* **Passage shown**

-----

Mumsnet has not checked the qualifications of anyone posting here. If you need help urgently or expert advice, please see our domestic violence webguide and/or relationships webguide. Many Mumsnetters experiencing domestic abuse have found this thread helpful: Listen up, everybody

What would you do?

4 replies

Spicilydone · 31/01/2019 08:18

I'm in a group of five friends. We see each other regularly and sometimes meet in various smaller groups and pairs.

I would say I'm a bit more peripheral, partly through choice (I'm a bit more of a loner and haven't got quite as much in common as some of them do with each other) and partly through their choice. But one of the group I've always been more friendly with, going for coffees, occasional cinema trips etc.

Anyway, for the last couple of years I've been struggling as I've had a couple of experiences that have knocked me badly, including one tragic event. Recently I've gone a bit LC as I've been going through another painful event but still attend the regular groups. The friend I am closest with knows I'm struggling but I haven't heard from her outside of the group meetings for months.I've been through things for her over the last few years, with messages, going to see her, putting cards through the door etc.

When other people are struggling I know she worries about them, messages them and tries to arrange coffee etc because she's told me. I've heard nothing at all from her since well before Christmas (although Ive seen at group events).Not one message, invitation for coffee or anything.

The thing I'm wondering is should I just let it go now? I haven't got many friends, so this is a big part of my friendship group. I'm someone I think people like in passing but don't really make an effort to see. I'm someone who tends to listen rather than talk. I'm not the organiser, I'm the follower. But I'm loyal and caring. And can be quite funny at times.

I find it quite painful the way I'm not borne in mind when I'm struggling (and no it's not always me, as if anything I'm more there for her). I always have a fantasthic time when we go out. But it's also painful that it's so obvious that she doesn't care so much about me.

WWYD. Sorry this is so long!

-----

* **Material shown**
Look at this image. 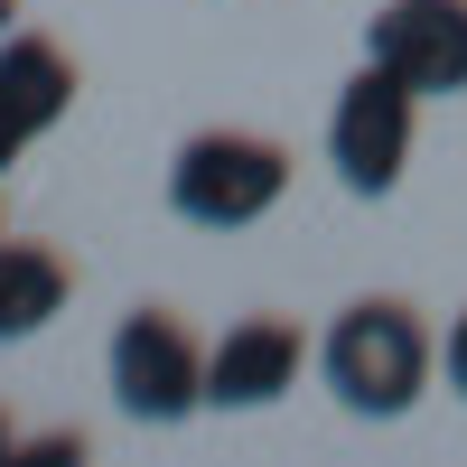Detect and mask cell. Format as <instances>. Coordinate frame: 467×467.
<instances>
[{"label":"cell","mask_w":467,"mask_h":467,"mask_svg":"<svg viewBox=\"0 0 467 467\" xmlns=\"http://www.w3.org/2000/svg\"><path fill=\"white\" fill-rule=\"evenodd\" d=\"M440 374V337L411 299H346L318 337V383L356 420H402Z\"/></svg>","instance_id":"1"},{"label":"cell","mask_w":467,"mask_h":467,"mask_svg":"<svg viewBox=\"0 0 467 467\" xmlns=\"http://www.w3.org/2000/svg\"><path fill=\"white\" fill-rule=\"evenodd\" d=\"M281 197H290V150L271 131L215 122V131H187L169 150V215L197 224V234H244Z\"/></svg>","instance_id":"2"},{"label":"cell","mask_w":467,"mask_h":467,"mask_svg":"<svg viewBox=\"0 0 467 467\" xmlns=\"http://www.w3.org/2000/svg\"><path fill=\"white\" fill-rule=\"evenodd\" d=\"M411 131H420V94L402 85L393 66H356L327 103V169L346 197H393L411 169Z\"/></svg>","instance_id":"3"},{"label":"cell","mask_w":467,"mask_h":467,"mask_svg":"<svg viewBox=\"0 0 467 467\" xmlns=\"http://www.w3.org/2000/svg\"><path fill=\"white\" fill-rule=\"evenodd\" d=\"M112 402L150 431H178L187 411H206V337L178 318V308H131L103 346Z\"/></svg>","instance_id":"4"},{"label":"cell","mask_w":467,"mask_h":467,"mask_svg":"<svg viewBox=\"0 0 467 467\" xmlns=\"http://www.w3.org/2000/svg\"><path fill=\"white\" fill-rule=\"evenodd\" d=\"M365 57L393 66L420 103L467 94V0H383L365 19Z\"/></svg>","instance_id":"5"},{"label":"cell","mask_w":467,"mask_h":467,"mask_svg":"<svg viewBox=\"0 0 467 467\" xmlns=\"http://www.w3.org/2000/svg\"><path fill=\"white\" fill-rule=\"evenodd\" d=\"M299 365H318V346L299 337V318L253 308L206 346V411H271L299 383Z\"/></svg>","instance_id":"6"},{"label":"cell","mask_w":467,"mask_h":467,"mask_svg":"<svg viewBox=\"0 0 467 467\" xmlns=\"http://www.w3.org/2000/svg\"><path fill=\"white\" fill-rule=\"evenodd\" d=\"M66 112H75V57L37 28H10L0 37V122L19 140H47Z\"/></svg>","instance_id":"7"},{"label":"cell","mask_w":467,"mask_h":467,"mask_svg":"<svg viewBox=\"0 0 467 467\" xmlns=\"http://www.w3.org/2000/svg\"><path fill=\"white\" fill-rule=\"evenodd\" d=\"M75 299V262L57 244H28V234H0V346H19Z\"/></svg>","instance_id":"8"},{"label":"cell","mask_w":467,"mask_h":467,"mask_svg":"<svg viewBox=\"0 0 467 467\" xmlns=\"http://www.w3.org/2000/svg\"><path fill=\"white\" fill-rule=\"evenodd\" d=\"M28 467H66V458H85V431H47V440H19Z\"/></svg>","instance_id":"9"},{"label":"cell","mask_w":467,"mask_h":467,"mask_svg":"<svg viewBox=\"0 0 467 467\" xmlns=\"http://www.w3.org/2000/svg\"><path fill=\"white\" fill-rule=\"evenodd\" d=\"M440 374H449V393L467 402V308L449 318V337H440Z\"/></svg>","instance_id":"10"},{"label":"cell","mask_w":467,"mask_h":467,"mask_svg":"<svg viewBox=\"0 0 467 467\" xmlns=\"http://www.w3.org/2000/svg\"><path fill=\"white\" fill-rule=\"evenodd\" d=\"M19 150H28V140H19V131H10V122H0V169H10V160H19Z\"/></svg>","instance_id":"11"},{"label":"cell","mask_w":467,"mask_h":467,"mask_svg":"<svg viewBox=\"0 0 467 467\" xmlns=\"http://www.w3.org/2000/svg\"><path fill=\"white\" fill-rule=\"evenodd\" d=\"M0 458H19V431H10V420H0Z\"/></svg>","instance_id":"12"},{"label":"cell","mask_w":467,"mask_h":467,"mask_svg":"<svg viewBox=\"0 0 467 467\" xmlns=\"http://www.w3.org/2000/svg\"><path fill=\"white\" fill-rule=\"evenodd\" d=\"M10 19H19V0H0V37H10Z\"/></svg>","instance_id":"13"}]
</instances>
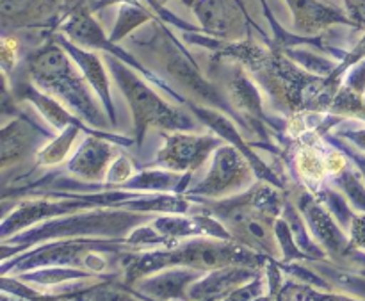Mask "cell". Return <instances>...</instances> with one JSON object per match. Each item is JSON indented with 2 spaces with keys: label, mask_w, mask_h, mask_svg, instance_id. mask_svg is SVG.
<instances>
[{
  "label": "cell",
  "mask_w": 365,
  "mask_h": 301,
  "mask_svg": "<svg viewBox=\"0 0 365 301\" xmlns=\"http://www.w3.org/2000/svg\"><path fill=\"white\" fill-rule=\"evenodd\" d=\"M259 257L237 245L220 241H191L171 252H157L141 255L128 264V280L143 277L153 270L166 266H187L195 270H221L228 266H255Z\"/></svg>",
  "instance_id": "cell-1"
},
{
  "label": "cell",
  "mask_w": 365,
  "mask_h": 301,
  "mask_svg": "<svg viewBox=\"0 0 365 301\" xmlns=\"http://www.w3.org/2000/svg\"><path fill=\"white\" fill-rule=\"evenodd\" d=\"M29 71L36 84L63 96L68 106H73L77 113L88 118L89 123L103 125L102 113L93 102L86 81H82L81 75L75 73L71 68L63 45L59 46L48 43L38 52L32 53L29 57Z\"/></svg>",
  "instance_id": "cell-2"
},
{
  "label": "cell",
  "mask_w": 365,
  "mask_h": 301,
  "mask_svg": "<svg viewBox=\"0 0 365 301\" xmlns=\"http://www.w3.org/2000/svg\"><path fill=\"white\" fill-rule=\"evenodd\" d=\"M113 73L123 88L135 118V132L141 139L148 125H160L166 128H192L195 125L187 121L178 111L168 107L152 89L146 88L134 73L127 70L118 59H109Z\"/></svg>",
  "instance_id": "cell-3"
},
{
  "label": "cell",
  "mask_w": 365,
  "mask_h": 301,
  "mask_svg": "<svg viewBox=\"0 0 365 301\" xmlns=\"http://www.w3.org/2000/svg\"><path fill=\"white\" fill-rule=\"evenodd\" d=\"M234 148L235 146H225L217 150L209 177L198 184L195 193L216 196L221 193L234 191L246 184L250 178V168L246 166L245 157L239 155Z\"/></svg>",
  "instance_id": "cell-4"
},
{
  "label": "cell",
  "mask_w": 365,
  "mask_h": 301,
  "mask_svg": "<svg viewBox=\"0 0 365 301\" xmlns=\"http://www.w3.org/2000/svg\"><path fill=\"white\" fill-rule=\"evenodd\" d=\"M216 145H220V141L209 136H171L168 138V145L159 153V159L173 170L198 168Z\"/></svg>",
  "instance_id": "cell-5"
},
{
  "label": "cell",
  "mask_w": 365,
  "mask_h": 301,
  "mask_svg": "<svg viewBox=\"0 0 365 301\" xmlns=\"http://www.w3.org/2000/svg\"><path fill=\"white\" fill-rule=\"evenodd\" d=\"M237 0H195V13L205 31L216 36H232L241 31L242 16Z\"/></svg>",
  "instance_id": "cell-6"
},
{
  "label": "cell",
  "mask_w": 365,
  "mask_h": 301,
  "mask_svg": "<svg viewBox=\"0 0 365 301\" xmlns=\"http://www.w3.org/2000/svg\"><path fill=\"white\" fill-rule=\"evenodd\" d=\"M253 277H255V273H252L248 267L242 266H228L221 267V270H214V273H210L202 282L187 289V300L210 301L212 298H220L221 295H227V292L241 287L245 282L252 280Z\"/></svg>",
  "instance_id": "cell-7"
},
{
  "label": "cell",
  "mask_w": 365,
  "mask_h": 301,
  "mask_svg": "<svg viewBox=\"0 0 365 301\" xmlns=\"http://www.w3.org/2000/svg\"><path fill=\"white\" fill-rule=\"evenodd\" d=\"M303 214H305L307 221H309L310 228L316 234V238L323 243V246L327 250H330L331 255H337L346 250V239L342 235V232L339 230V227L335 225V221L331 220L330 214L323 209L321 205H317L310 196H302V202H299Z\"/></svg>",
  "instance_id": "cell-8"
},
{
  "label": "cell",
  "mask_w": 365,
  "mask_h": 301,
  "mask_svg": "<svg viewBox=\"0 0 365 301\" xmlns=\"http://www.w3.org/2000/svg\"><path fill=\"white\" fill-rule=\"evenodd\" d=\"M61 0H2L4 27H29L48 20L59 7Z\"/></svg>",
  "instance_id": "cell-9"
},
{
  "label": "cell",
  "mask_w": 365,
  "mask_h": 301,
  "mask_svg": "<svg viewBox=\"0 0 365 301\" xmlns=\"http://www.w3.org/2000/svg\"><path fill=\"white\" fill-rule=\"evenodd\" d=\"M200 277L198 270H171L141 280V289L146 295L159 300H187L189 284Z\"/></svg>",
  "instance_id": "cell-10"
},
{
  "label": "cell",
  "mask_w": 365,
  "mask_h": 301,
  "mask_svg": "<svg viewBox=\"0 0 365 301\" xmlns=\"http://www.w3.org/2000/svg\"><path fill=\"white\" fill-rule=\"evenodd\" d=\"M294 14V24L298 31L317 32L319 29L328 27L337 21H348L337 9L328 7L317 0H287Z\"/></svg>",
  "instance_id": "cell-11"
},
{
  "label": "cell",
  "mask_w": 365,
  "mask_h": 301,
  "mask_svg": "<svg viewBox=\"0 0 365 301\" xmlns=\"http://www.w3.org/2000/svg\"><path fill=\"white\" fill-rule=\"evenodd\" d=\"M61 45L66 49V52L77 61V64L81 66V70L84 71V77L93 88L96 89V93L100 95V98L103 100L106 103L107 111H109L110 118H114V111H113V102H110V91H109V78H107L106 71H103L102 64H100V59L91 52H84L78 46L71 45V43L64 41V39H59Z\"/></svg>",
  "instance_id": "cell-12"
},
{
  "label": "cell",
  "mask_w": 365,
  "mask_h": 301,
  "mask_svg": "<svg viewBox=\"0 0 365 301\" xmlns=\"http://www.w3.org/2000/svg\"><path fill=\"white\" fill-rule=\"evenodd\" d=\"M153 230L163 238H178V235L209 234L227 239L228 234L214 221L207 218H159L152 223Z\"/></svg>",
  "instance_id": "cell-13"
},
{
  "label": "cell",
  "mask_w": 365,
  "mask_h": 301,
  "mask_svg": "<svg viewBox=\"0 0 365 301\" xmlns=\"http://www.w3.org/2000/svg\"><path fill=\"white\" fill-rule=\"evenodd\" d=\"M110 157V150L106 143L98 141L95 138H89L84 141L82 148L70 163V170L78 175H84L88 178L102 177L103 168L107 166V160Z\"/></svg>",
  "instance_id": "cell-14"
},
{
  "label": "cell",
  "mask_w": 365,
  "mask_h": 301,
  "mask_svg": "<svg viewBox=\"0 0 365 301\" xmlns=\"http://www.w3.org/2000/svg\"><path fill=\"white\" fill-rule=\"evenodd\" d=\"M34 141L31 127L24 121H13L9 127L2 132V160L4 164H9L11 160H18L27 153Z\"/></svg>",
  "instance_id": "cell-15"
},
{
  "label": "cell",
  "mask_w": 365,
  "mask_h": 301,
  "mask_svg": "<svg viewBox=\"0 0 365 301\" xmlns=\"http://www.w3.org/2000/svg\"><path fill=\"white\" fill-rule=\"evenodd\" d=\"M230 95L232 100L237 107L248 111V113L260 114L262 109H260V98L259 93H257L255 86L245 77V75L237 73L234 77V81L230 82Z\"/></svg>",
  "instance_id": "cell-16"
},
{
  "label": "cell",
  "mask_w": 365,
  "mask_h": 301,
  "mask_svg": "<svg viewBox=\"0 0 365 301\" xmlns=\"http://www.w3.org/2000/svg\"><path fill=\"white\" fill-rule=\"evenodd\" d=\"M298 168L302 171L303 178L314 182V184L323 180V177L328 171L327 164L312 150H302V153L298 155Z\"/></svg>",
  "instance_id": "cell-17"
},
{
  "label": "cell",
  "mask_w": 365,
  "mask_h": 301,
  "mask_svg": "<svg viewBox=\"0 0 365 301\" xmlns=\"http://www.w3.org/2000/svg\"><path fill=\"white\" fill-rule=\"evenodd\" d=\"M148 14H146L145 9H139V7H121L120 20H118L116 29L113 31V36H110V41H118L120 38H123L128 31H132L134 27H138L139 24L148 20Z\"/></svg>",
  "instance_id": "cell-18"
},
{
  "label": "cell",
  "mask_w": 365,
  "mask_h": 301,
  "mask_svg": "<svg viewBox=\"0 0 365 301\" xmlns=\"http://www.w3.org/2000/svg\"><path fill=\"white\" fill-rule=\"evenodd\" d=\"M75 136H77V128L68 127V131L64 132V134L61 136V138L57 139V141L53 143L52 146H48L45 152H41V157H39V160H41V163H45V164L59 163V160L63 159L64 155H66L68 148H70V145H71V141L75 139Z\"/></svg>",
  "instance_id": "cell-19"
},
{
  "label": "cell",
  "mask_w": 365,
  "mask_h": 301,
  "mask_svg": "<svg viewBox=\"0 0 365 301\" xmlns=\"http://www.w3.org/2000/svg\"><path fill=\"white\" fill-rule=\"evenodd\" d=\"M264 291V284L259 278H253L252 284L245 285V287H237L230 292L223 301H257L260 300V295Z\"/></svg>",
  "instance_id": "cell-20"
},
{
  "label": "cell",
  "mask_w": 365,
  "mask_h": 301,
  "mask_svg": "<svg viewBox=\"0 0 365 301\" xmlns=\"http://www.w3.org/2000/svg\"><path fill=\"white\" fill-rule=\"evenodd\" d=\"M353 246L365 250V216H359L351 221Z\"/></svg>",
  "instance_id": "cell-21"
}]
</instances>
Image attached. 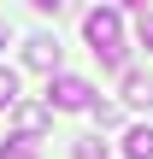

-----

* **Written task**
Write what comes next in the forum post about a fading friendship, starting immediately after its final line. The material bears no relation to the forum post about a fading friendship.

* **Output for this task**
OP posts:
showmeshoyu · 31/01/2019 11:44

You might have to reach out to them. If you've been quiet, they might have taken it that you didn't want to talk to them. Building a lasting friendship requires some effort and patience on both sides.

Mountainsoutofmolehills · 31/01/2019 11:50

they probably think you are self sufficient and as you don't reach out they probably think it's not their role. People are crap basically. So, since you are struggling a bit organise a 1 on 1 with friend to share how you feel about your life/problem so she understands. Join other social things in your area and widen your list of acquaintances - my friendship group are lazy- and have kids and busy jobs which means that actually when tings are hard their are few i'd lean on, if any to be honest. It's really wasy when you are a bit depressed to cut people out, and maybe they don't reliase quite how things feel for you right now. We go further together, look for support and share how you feel. THe girls in the class I went to no matter how hard I try are not my default pal group.....

Missingstreetlife · 31/01/2019 13:07

If you listen, people forget you may want to talk too.
I would message and say you would like to catch up soon.

Spicilydone · 31/01/2019 15:12

Some very good points. Thank you for posting. Sometimes I just need to get things back in perspective.

Yes of course you're right that I'm not always open about how tough things are, I've been trained by my parents to minimise my feelings. But that of course, isn't obvious to those around me.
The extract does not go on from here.